* ACTION ITEM *
Starting with the line that has "class: Mammalia", retype each line down to the end of the entries below, without leaving any out or adding any.

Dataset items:
.....
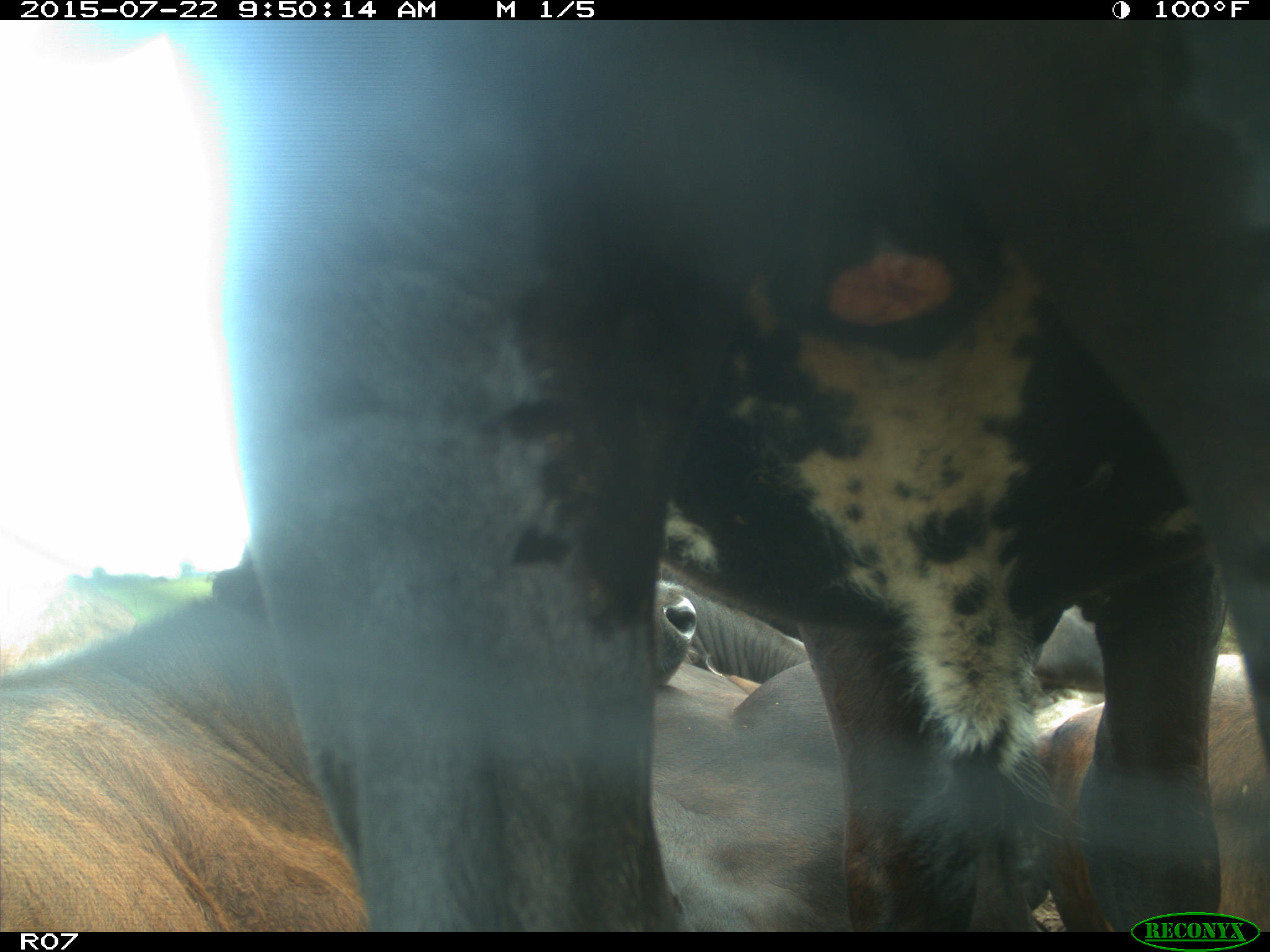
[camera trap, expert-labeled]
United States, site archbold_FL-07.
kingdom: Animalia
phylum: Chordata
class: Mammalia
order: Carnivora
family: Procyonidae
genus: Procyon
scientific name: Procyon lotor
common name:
.....
* RESPONSE BELOW *
class: Mammalia
order: Carnivora
family: Procyonidae
genus: Procyon
scientific name: Procyon lotor
common name:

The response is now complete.